Targeted supplementation is, on paper, a sensible idea: identify a specific metabolic need, address it with precision, avoid the scattergun multivitamin approach that gives you eighteen things you don't lack and none of what you do. In practice, most "targeted" supplement brands simply rearrange the same generic ingredients into different bottles with different claims. Zygos Supplements, working out of New Mexico, takes the concept rather more seriously.
Zygos builds its formulations around specific metabolic pathways and physiological functions, with an emphasis on bioavailable forms of each ingredient—the chemical forms your body can actually use, as opposed to the cheaper oxide and carbonate forms that pass through with all the metabolic impact of a tourist through a museum gift shop. When they include magnesium, it's a chelated or glycinate form. When they include B vitamins, they're methylated. These are not exotic choices; they are evidence-based ones that most mainstream brands skip because the raw materials cost more.
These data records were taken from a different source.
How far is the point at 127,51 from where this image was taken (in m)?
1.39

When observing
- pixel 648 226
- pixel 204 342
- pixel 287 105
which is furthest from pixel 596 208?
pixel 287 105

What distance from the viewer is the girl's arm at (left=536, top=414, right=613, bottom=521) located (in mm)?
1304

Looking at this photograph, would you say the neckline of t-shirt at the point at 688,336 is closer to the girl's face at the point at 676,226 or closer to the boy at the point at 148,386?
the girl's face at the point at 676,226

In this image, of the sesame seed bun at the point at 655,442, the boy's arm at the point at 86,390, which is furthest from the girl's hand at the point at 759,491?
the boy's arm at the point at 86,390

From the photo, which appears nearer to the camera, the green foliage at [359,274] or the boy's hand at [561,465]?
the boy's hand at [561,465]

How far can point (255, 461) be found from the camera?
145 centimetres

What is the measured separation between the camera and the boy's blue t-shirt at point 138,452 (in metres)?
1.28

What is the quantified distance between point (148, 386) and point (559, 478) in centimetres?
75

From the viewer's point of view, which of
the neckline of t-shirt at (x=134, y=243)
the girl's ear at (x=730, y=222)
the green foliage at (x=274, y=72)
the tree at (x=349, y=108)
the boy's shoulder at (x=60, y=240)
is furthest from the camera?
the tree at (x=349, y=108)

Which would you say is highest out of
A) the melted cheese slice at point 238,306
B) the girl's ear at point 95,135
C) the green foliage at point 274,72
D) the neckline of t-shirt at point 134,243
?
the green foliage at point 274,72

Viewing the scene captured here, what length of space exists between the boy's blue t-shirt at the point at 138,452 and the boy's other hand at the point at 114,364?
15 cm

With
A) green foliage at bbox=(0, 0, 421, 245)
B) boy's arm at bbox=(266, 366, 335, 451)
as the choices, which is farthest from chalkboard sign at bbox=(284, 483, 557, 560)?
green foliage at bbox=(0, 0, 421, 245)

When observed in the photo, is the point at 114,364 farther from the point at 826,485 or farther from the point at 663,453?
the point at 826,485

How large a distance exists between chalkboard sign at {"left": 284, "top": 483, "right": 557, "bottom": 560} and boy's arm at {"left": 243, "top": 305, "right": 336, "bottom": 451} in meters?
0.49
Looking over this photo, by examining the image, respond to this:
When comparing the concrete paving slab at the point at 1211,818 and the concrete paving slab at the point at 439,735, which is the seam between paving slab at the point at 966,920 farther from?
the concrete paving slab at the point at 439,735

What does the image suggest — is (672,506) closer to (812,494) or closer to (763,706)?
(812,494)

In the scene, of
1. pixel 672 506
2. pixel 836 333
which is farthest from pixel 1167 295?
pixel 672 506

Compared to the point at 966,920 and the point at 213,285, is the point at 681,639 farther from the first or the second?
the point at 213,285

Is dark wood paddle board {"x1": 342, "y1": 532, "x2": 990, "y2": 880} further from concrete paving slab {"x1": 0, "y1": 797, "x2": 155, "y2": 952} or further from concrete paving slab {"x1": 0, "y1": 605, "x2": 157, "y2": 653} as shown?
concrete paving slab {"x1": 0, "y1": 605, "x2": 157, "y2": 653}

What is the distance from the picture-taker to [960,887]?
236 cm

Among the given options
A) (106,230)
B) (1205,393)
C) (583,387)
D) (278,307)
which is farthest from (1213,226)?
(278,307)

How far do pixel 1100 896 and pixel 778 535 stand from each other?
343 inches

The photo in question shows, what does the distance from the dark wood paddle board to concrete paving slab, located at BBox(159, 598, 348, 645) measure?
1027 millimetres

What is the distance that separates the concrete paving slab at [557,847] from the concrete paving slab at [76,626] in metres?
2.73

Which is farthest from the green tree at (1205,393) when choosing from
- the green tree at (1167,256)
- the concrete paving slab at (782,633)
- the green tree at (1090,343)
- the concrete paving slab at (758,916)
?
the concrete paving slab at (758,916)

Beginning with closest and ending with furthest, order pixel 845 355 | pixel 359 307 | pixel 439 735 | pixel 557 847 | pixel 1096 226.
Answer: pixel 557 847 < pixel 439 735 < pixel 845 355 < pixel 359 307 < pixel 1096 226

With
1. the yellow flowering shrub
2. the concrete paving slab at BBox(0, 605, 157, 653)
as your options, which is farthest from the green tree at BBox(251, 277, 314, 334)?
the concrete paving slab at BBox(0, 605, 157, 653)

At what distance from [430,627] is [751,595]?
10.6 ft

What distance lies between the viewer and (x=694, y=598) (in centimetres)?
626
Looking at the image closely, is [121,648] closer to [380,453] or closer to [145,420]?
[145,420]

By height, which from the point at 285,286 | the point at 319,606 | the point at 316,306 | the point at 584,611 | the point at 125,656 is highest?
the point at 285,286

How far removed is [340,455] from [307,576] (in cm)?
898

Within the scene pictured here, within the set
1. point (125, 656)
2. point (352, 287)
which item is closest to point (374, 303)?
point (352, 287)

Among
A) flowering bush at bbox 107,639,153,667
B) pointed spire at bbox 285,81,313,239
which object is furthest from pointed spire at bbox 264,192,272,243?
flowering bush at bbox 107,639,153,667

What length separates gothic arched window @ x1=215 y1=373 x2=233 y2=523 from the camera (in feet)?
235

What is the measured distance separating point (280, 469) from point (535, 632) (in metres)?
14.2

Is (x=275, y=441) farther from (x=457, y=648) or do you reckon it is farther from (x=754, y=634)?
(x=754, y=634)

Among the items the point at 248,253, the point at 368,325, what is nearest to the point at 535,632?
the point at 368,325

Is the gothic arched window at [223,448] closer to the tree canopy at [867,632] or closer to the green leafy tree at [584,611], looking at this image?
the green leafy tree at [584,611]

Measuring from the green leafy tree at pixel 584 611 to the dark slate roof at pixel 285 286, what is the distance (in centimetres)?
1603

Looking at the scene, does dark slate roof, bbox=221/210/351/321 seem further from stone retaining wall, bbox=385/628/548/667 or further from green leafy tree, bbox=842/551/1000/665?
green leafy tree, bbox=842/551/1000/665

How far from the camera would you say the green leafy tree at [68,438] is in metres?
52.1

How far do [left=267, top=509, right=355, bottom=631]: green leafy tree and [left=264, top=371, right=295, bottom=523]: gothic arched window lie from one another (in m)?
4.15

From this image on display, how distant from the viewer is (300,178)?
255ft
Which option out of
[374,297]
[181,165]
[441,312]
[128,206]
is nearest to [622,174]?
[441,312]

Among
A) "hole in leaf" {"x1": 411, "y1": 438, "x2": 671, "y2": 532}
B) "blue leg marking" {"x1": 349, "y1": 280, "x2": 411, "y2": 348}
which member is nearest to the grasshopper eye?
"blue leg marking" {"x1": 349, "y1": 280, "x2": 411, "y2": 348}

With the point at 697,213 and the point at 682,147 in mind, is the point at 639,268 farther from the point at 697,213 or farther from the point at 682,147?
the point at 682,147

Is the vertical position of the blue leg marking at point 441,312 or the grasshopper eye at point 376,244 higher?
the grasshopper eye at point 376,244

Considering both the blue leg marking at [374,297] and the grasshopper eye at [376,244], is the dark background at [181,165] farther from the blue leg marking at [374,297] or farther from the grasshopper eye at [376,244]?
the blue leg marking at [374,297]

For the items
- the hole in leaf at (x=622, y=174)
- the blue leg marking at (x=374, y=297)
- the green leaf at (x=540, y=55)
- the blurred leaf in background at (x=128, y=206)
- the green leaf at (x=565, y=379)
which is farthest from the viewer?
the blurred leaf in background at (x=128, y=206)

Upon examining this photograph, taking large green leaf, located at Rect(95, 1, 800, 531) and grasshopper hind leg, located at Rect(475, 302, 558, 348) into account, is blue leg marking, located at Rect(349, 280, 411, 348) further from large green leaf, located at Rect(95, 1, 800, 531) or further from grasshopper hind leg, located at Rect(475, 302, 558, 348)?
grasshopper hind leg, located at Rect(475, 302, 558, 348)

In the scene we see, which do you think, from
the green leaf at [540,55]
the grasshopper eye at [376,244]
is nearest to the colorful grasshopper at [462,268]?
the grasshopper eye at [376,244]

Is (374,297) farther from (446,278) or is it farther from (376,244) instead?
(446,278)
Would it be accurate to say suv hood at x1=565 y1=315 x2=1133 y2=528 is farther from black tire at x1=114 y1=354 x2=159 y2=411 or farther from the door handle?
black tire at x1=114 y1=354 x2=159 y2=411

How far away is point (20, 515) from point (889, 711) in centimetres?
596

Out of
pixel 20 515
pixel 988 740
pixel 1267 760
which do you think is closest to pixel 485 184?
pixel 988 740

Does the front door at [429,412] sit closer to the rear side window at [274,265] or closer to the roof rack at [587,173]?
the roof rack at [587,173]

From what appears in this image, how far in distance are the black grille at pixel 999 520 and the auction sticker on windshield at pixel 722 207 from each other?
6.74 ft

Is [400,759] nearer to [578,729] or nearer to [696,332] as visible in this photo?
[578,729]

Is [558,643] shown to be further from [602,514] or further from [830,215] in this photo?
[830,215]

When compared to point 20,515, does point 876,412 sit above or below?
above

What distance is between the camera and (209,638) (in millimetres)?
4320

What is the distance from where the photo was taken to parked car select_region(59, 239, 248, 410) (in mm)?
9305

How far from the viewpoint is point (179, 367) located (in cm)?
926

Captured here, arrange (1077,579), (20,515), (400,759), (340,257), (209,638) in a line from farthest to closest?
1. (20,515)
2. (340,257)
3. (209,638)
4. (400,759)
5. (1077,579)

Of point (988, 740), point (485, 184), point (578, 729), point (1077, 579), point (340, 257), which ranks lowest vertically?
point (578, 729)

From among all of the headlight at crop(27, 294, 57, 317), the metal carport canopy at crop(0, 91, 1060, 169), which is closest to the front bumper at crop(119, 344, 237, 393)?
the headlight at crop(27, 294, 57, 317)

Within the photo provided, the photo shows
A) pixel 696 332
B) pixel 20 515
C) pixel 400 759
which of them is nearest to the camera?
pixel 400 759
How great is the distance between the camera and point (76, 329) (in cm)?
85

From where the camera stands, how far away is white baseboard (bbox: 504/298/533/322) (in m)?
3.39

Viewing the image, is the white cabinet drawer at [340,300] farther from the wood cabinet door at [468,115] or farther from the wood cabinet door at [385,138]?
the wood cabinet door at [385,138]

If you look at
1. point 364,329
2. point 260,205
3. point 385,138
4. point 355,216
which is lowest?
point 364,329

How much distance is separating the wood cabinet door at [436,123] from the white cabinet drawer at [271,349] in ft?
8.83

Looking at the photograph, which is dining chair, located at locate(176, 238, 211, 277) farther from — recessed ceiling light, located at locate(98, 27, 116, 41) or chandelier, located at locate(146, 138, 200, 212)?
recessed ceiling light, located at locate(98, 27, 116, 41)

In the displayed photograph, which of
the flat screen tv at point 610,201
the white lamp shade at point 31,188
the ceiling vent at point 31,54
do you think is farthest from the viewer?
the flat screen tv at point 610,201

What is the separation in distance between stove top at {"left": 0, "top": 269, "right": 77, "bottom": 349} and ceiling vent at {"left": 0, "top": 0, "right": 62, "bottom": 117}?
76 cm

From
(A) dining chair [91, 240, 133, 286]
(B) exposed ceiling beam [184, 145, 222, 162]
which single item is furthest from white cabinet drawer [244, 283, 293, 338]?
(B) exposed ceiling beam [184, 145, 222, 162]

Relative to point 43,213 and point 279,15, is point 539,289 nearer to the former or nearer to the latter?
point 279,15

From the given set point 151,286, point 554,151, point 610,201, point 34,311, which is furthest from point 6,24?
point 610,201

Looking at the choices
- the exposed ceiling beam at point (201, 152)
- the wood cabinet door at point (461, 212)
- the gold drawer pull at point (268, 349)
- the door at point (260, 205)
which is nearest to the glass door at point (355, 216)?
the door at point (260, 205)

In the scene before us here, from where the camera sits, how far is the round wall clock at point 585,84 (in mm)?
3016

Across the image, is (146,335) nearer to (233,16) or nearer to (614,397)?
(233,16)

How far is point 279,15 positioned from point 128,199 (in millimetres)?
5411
The formulations are deliberately lean. Each product targets a defined function—metabolic support, sleep architecture, stress response, or recovery—without the padding of proprietary blends, artificial colors, or the mysterious "other ingredients" section that occupies the lower third of most supplement labels. Zygos discloses dosages for every active ingredient, a practice that sounds elementary but remains distressingly optional in the industry.
Their New Mexico base may lack the wellness-brand cachet of California or the Pacific Northwest, but it offers something more useful: lower overhead that allows for higher-quality raw inputs without venture-capital pricing. This is a bootstrapped operation where the margin goes into the capsule rather than into influencer partnerships.
For the Directory, Zygos qualifies on formulation integrity: bioavailable ingredient forms, full dosage transparency, absence of synthetic fillers and flow agents, and a targeted approach that respects both the science and the consumer's intelligence. They are not attempting to be everything to everyone—a restraint that, in the supplement world, amounts to a radical position.
The name, drawn from the Greek for "yoke" or "joining," suggests a bridge between research and remedy. Whether that bridge holds depends on the specifics, and Zygos appears willing to show their work. That alone sets them apart from a considerable portion of the shelf.